Réservations difficiles et ponctualité incertaine, l’offre de trains de nuit peine à répondre à la demande


En 2023, près de 600 000 personnes ont décidé de voyager à l’étranger en
train de nuit, selon le rapport de gestion des CFF. Et si la tendance est
clairement à la hausse, l’expérience n’est parfois pas à la hauteur des
attentes.

Les préoccupations écologiques de certains vacanciers ont tendance à les
pousser de l’avion vers le train. Il y a deux ans, à la sortie de la crise
sanitaire du Covid-19, les compagnies ferroviaires européennes promettaient
elles aussi le retour du train de nuit, après des années de pénurie due en
grande partie au succès de l’aviation low cost.

Les Chemins de fer fédéraux suisses (CFF) ont également fait ce pari en
ouvrant plusieurs lignes internationales. Les voyageurs suisses peuvent
désormais s’endormir en Suisse et se réveiller à Berlin, Hambourg,
Amsterdam, Vienne, Prague, Zagreb ou Budapest. Depuis la Suisse romande, de
nouvelles lignes reliant Barcelone et Rome devraient également être
ouvertes prochainement.

Co-présidente des Jeunes Verts du canton de Vaud, Gaëlle Valterio a décidé
de tenter l’expérience et d’embarquer à Zurich en direction de Vienne. «
C’était une vraie envie de prendre le train de nuit. Je ne l’avais jamais
fait et j’avais vraiment envie d’essayer. Il y a une volonté de réduire
l’impact carbone (…) et puis ce n’est pas si compliqué, en une nuit, on y
est», a expliqué celle qui est aussi conseillère municipale de Bex.

Pour ce trajet entre la Suisse et la capitale autrichienne, les prix des
billets varient de 150 à 200 francs aller simple. A ce prix, Gaëlle
Valterio a eu droit à des petits chaussons, des bouchons d’oreilles, un
masque de nuit, un chiffon, un stylo et même du prosecco.

Cependant, le confort reste rudimentaire et l’espace est limité. “Ça ne
représente pas vraiment ce qu’il y a sur les photos, je ne suis pas déçue
mais surprise quand même (…) J’ai un peu l’impression que si je ferme la
porte, je suis sous l’escalier d’Harry Potter”, a-t-elle déclaré.

Le train arrivera finalement en gare de Vienne le lendemain, avec une heure
de retard. Pour Gaëlle Valterio, le voyage s’est plutôt bien passé. “Ce
n’était pas la nuit la plus reposante, car je ne pense pas que mon corps
soit habitué à bouger en dormant, mais honnêtement, c’était relativement
confortable (…)” explique-t-elle.

Si le déplacement de l’édile communale de Bex s’est relativement bien
déroulé, d’autres usagers ont vécu des expériences moins encourageantes.
● ● ● ● ● ● ●
● **Vos consignes**:
A – D'après le texte sur les trains de nuit, combien de personnes ont voyagé à l'étranger en train de nuit en 2023 ?
B – Reproduisez le passage du texte sur les trains de nuit qui va de « Co-présidente des Jeunes » à « même du prosecco. », en rebaptisant « Vienne » en « la capitale autrichienne ».

● **Données d'ancrage spatial**:
● ● ● ● ● ● ●
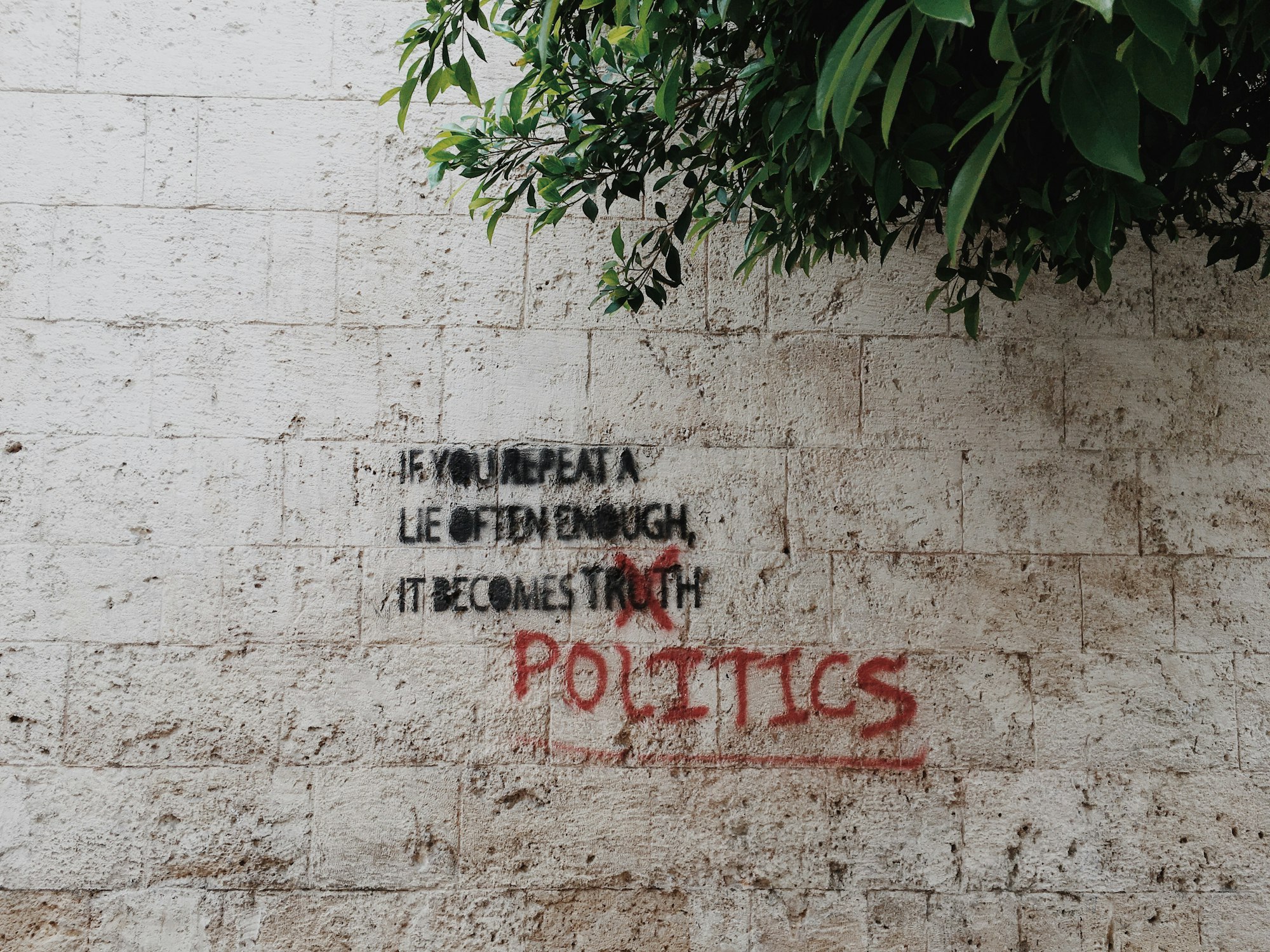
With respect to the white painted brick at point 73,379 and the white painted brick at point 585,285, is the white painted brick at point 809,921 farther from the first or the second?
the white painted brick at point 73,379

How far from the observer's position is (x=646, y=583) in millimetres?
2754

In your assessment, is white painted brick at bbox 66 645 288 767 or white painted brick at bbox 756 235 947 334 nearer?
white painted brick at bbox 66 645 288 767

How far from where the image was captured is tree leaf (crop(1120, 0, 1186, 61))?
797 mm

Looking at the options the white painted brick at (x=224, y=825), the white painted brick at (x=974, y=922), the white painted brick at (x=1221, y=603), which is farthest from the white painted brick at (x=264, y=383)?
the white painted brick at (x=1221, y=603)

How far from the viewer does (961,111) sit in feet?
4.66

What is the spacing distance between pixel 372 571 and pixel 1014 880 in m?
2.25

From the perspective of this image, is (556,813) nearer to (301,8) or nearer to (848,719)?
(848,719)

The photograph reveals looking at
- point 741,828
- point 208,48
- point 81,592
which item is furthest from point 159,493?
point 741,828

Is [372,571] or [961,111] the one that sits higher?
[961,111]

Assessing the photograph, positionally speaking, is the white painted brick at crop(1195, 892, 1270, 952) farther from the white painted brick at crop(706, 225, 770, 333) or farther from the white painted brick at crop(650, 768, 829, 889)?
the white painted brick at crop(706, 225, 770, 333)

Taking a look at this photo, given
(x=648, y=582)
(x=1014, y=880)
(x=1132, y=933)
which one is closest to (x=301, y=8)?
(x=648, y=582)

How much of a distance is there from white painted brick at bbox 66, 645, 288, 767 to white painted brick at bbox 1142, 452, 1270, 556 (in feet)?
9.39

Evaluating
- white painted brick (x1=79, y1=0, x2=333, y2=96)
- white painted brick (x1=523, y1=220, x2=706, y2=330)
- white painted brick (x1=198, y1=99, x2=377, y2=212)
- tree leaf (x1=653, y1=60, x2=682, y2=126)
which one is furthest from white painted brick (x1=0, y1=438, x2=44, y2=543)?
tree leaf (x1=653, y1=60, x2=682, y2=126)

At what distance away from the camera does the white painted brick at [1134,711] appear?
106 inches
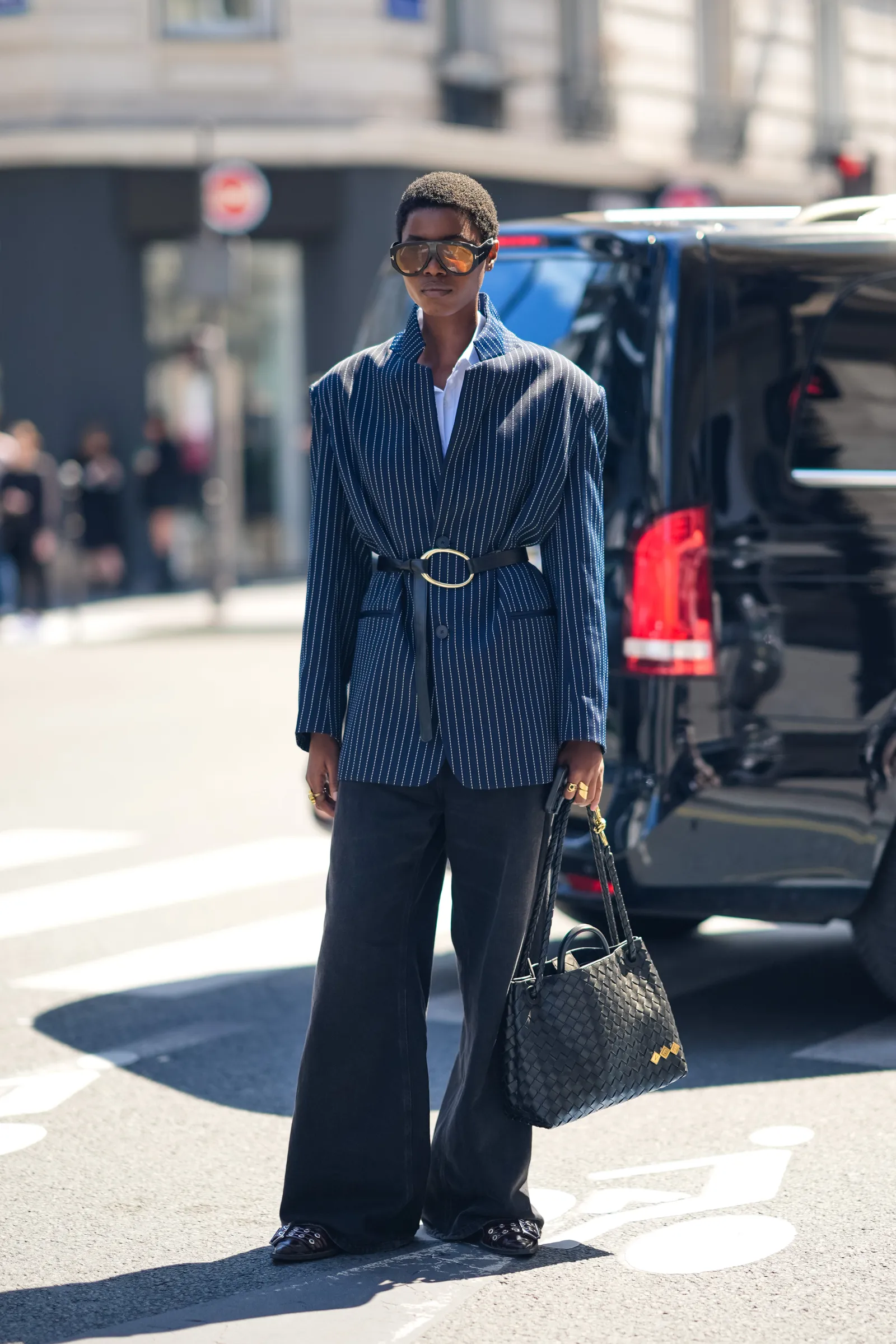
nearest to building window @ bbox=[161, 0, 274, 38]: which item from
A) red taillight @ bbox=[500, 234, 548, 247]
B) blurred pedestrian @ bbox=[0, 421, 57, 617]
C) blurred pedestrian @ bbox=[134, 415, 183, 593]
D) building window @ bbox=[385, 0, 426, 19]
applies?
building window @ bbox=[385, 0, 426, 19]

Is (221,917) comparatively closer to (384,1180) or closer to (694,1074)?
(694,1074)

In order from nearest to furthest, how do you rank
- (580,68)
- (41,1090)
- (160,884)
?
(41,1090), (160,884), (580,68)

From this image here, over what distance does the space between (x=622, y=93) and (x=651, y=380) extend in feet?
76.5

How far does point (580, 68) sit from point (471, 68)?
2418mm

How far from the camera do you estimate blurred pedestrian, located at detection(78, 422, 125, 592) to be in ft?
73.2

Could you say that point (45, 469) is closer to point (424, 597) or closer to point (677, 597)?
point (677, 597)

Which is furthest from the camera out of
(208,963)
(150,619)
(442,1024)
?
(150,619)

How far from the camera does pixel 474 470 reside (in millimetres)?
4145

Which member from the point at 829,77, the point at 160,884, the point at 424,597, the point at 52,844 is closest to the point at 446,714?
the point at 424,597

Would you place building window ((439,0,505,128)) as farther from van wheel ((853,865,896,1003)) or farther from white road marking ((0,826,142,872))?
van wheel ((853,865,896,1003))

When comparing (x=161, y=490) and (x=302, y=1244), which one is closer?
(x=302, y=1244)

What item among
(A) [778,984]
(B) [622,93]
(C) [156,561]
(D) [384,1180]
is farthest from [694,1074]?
● ● ● ● ● ● ●
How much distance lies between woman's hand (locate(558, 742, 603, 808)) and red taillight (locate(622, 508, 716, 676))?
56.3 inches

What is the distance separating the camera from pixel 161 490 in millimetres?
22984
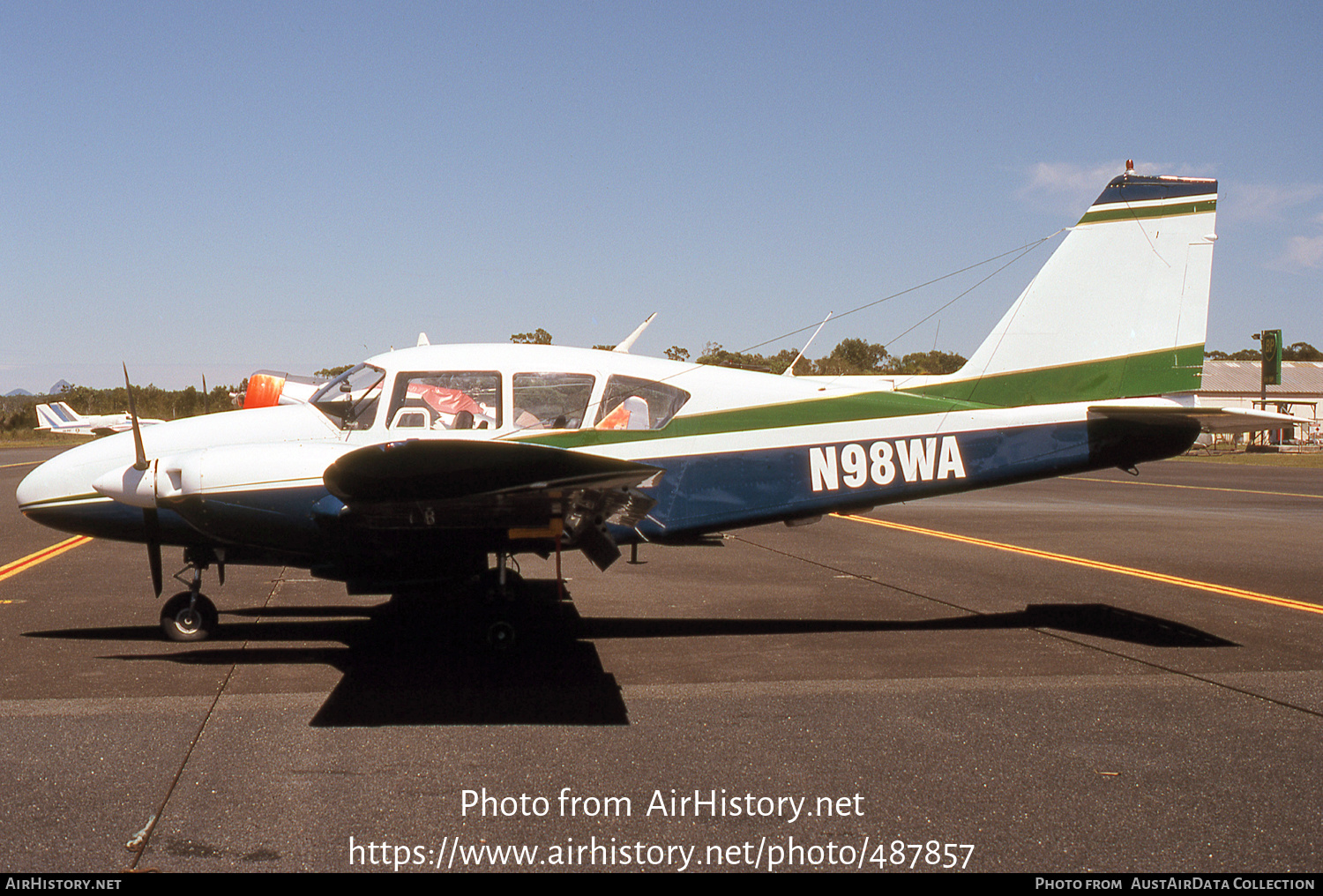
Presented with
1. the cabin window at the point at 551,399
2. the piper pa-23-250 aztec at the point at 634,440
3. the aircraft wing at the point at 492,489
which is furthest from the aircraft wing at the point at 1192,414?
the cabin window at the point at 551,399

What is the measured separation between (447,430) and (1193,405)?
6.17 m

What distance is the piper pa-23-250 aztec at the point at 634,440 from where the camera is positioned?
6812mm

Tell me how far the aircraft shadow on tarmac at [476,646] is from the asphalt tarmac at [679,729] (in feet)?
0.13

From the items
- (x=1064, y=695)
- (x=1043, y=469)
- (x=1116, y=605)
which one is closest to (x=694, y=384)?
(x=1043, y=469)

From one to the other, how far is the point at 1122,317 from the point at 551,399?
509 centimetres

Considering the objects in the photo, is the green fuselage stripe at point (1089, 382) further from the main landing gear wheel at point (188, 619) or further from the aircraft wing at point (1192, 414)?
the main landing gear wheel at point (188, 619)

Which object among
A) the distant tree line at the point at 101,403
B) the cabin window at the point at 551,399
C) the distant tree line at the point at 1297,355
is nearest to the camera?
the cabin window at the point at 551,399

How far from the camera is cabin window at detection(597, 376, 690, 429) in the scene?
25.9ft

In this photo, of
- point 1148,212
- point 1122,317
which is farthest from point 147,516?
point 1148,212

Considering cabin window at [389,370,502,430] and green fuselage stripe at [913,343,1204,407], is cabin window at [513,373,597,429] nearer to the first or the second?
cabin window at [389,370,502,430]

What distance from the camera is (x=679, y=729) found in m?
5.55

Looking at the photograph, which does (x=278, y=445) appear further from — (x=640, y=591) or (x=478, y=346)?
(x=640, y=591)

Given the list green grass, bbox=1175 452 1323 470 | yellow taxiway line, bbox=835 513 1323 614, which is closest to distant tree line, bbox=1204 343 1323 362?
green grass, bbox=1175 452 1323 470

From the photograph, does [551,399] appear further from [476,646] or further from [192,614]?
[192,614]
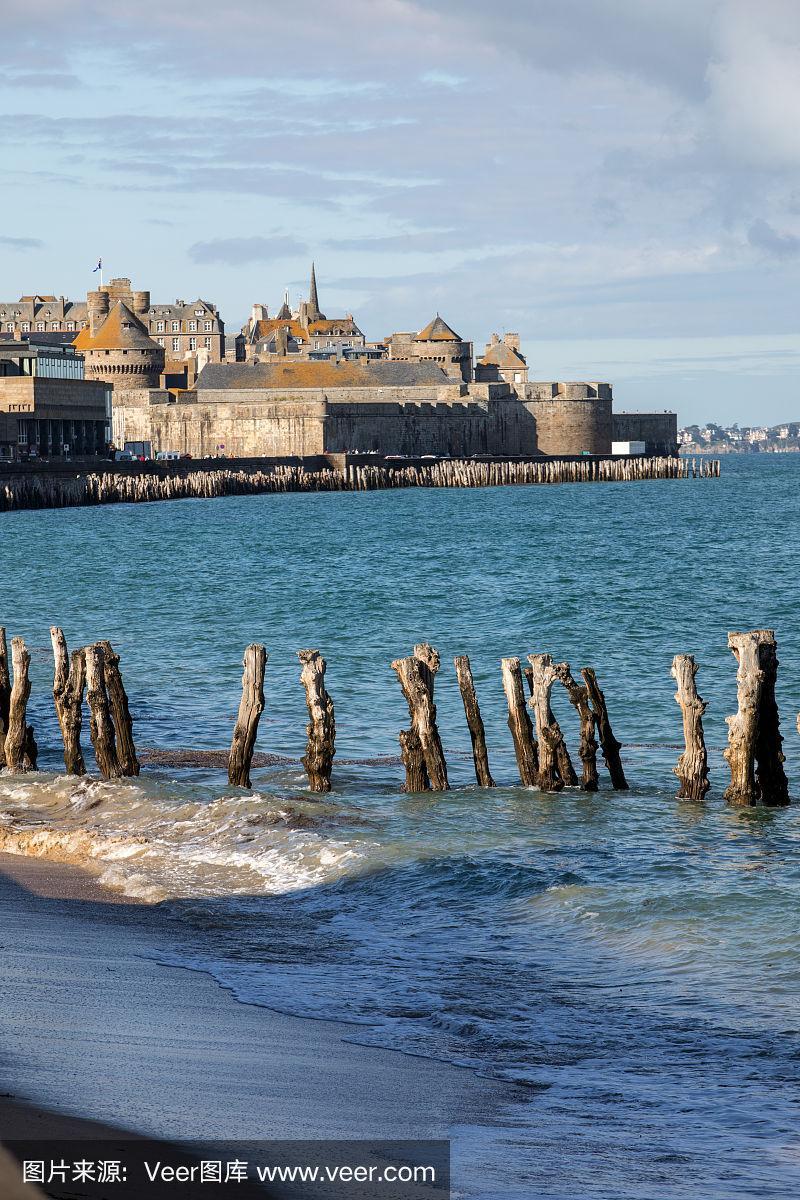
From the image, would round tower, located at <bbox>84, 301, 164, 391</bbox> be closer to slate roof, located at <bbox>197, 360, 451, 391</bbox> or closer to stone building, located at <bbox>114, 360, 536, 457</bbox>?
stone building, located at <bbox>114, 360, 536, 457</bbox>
● ● ● ● ● ● ●
● **Corrigé des exercices**:
A – Près de 600 000 personnes, selon le rapport de gestion des CFF.

B –
Co-présidente des Jeunes Verts du canton de Vaud, Gaëlle Valterio a décidé
de tenter l’expérience et d’embarquer à Zurich en direction de la capitale autrichienne. «
C’était une vraie envie de prendre le train de nuit. Je ne l’avais jamais
fait et j’avais vraiment envie d’essayer. Il y a une volonté de réduire
l’impact carbone (…) et puis ce n’est pas si compliqué, en une nuit, on y
est», a expliqué celle qui est aussi conseillère municipale de Bex.

Pour ce trajet entre la Suisse et la capitale autrichienne, les prix des
billets varient de 150 à 200 francs aller simple. A ce prix, Gaëlle
Valterio a eu droit à des petits chaussons, des bouchons d’oreilles, un
masque de nuit, un chiffon, un stylo et même du prosecco.